A dependência de Deus hoje deve levar a um maior compromisso amanhã. Assim, Deus agiu pacientemente na vida de Gideão capacitando-o para liderar um grande exército.
“Da noite para o dia, o limpador de trigo se transformou em um autêntico estadista, demonstrando genuínas qualidades de liderança política e comando estratégico. Para combater um antagonista multinacional e multiétnico, conseguiu criar um exército tribal unido pelo mesmo passo comum, fiel ao mesmo Deus e motivado pelo mesmo desejo de assegurar a soberania religiosa e nacional dos hebreus e de seu território” (Elie Wiesel).
Rapidamente Gideão congregou 32.000 soldados. Ainda eram poucos para um exército inimigo com 135.000 soldados bem treinados. O que Gideão não sabia era que o Deus que ele provou sem questioná-lo agora iria colocá-lo à prova também (vs. 1-3).
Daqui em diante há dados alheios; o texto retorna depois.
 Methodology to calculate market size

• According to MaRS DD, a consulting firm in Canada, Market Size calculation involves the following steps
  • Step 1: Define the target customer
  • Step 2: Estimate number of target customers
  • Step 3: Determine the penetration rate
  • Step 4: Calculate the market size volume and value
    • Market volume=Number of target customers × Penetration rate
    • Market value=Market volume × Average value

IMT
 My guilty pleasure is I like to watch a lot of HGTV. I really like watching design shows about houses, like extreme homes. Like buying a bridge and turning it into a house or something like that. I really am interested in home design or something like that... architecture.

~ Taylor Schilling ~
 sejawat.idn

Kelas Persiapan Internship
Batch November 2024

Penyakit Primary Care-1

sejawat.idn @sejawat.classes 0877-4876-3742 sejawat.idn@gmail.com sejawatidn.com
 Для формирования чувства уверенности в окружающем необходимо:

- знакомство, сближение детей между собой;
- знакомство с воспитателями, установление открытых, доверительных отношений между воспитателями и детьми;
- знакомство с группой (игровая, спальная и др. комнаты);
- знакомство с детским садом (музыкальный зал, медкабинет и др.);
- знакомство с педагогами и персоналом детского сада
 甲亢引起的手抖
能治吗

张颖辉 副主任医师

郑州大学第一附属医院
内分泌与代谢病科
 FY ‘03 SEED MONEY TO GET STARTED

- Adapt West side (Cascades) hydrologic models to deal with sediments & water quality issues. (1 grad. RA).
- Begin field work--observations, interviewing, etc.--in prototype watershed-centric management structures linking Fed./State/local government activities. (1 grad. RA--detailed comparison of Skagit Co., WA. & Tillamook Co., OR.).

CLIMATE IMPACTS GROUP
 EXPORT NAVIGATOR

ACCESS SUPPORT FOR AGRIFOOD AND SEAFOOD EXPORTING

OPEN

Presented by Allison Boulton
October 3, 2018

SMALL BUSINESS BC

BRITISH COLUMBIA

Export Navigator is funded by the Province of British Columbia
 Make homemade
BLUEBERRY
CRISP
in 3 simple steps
Deus alegou que 32.000 soldados era demais para enfrentar 135.000 inimigos. Pediu-lhe que despedisse medrosos e tímidos. Surpreendentemente, 22.000 soldados afrouxaram. Coitado de Gideão! Agora, 10.000 contra 135.000. Para piorar, Deus ainda insistiu que eram muitos; deveria reduzir esse número: A segunda prova (vs. 4-6).
Com 300 soldados, Deus venceu para Israel um exército de 135.000 inimigos opressores (veja detalhes nos versos 7-25).
Aplicações pessoais:
1. A liderança que funciona é aquela regida por Deus. Os melhores líderes não são os mais ousados, mais habilidosos ou mais criativos, mas os mais submissos à regência divina.
2. O líder bom é aquele que amadurece permitindo que Deus o conduza pelas provas oriundas de Suas orientações. O desafio colocado por Deus seguido pela fé gera homens e mulheres vitoriosos.
3. Seguir à voz de comando de Deus em toda e qualquer situação é o segredo do verdadeiro e miraculoso sucesso enquanto atravessamos este mundo tenebroso.
4. Deus não precisa de muita gente para fazer milagres neste planeta dominado pelo diabo e seus anjos, Ele precisa de alguém que se dispõe a ser orientado por Ele.
5. Deus age quando Lhe damos permissão total.
“Senhor, opera também em mim!” – Heber Toth Armí.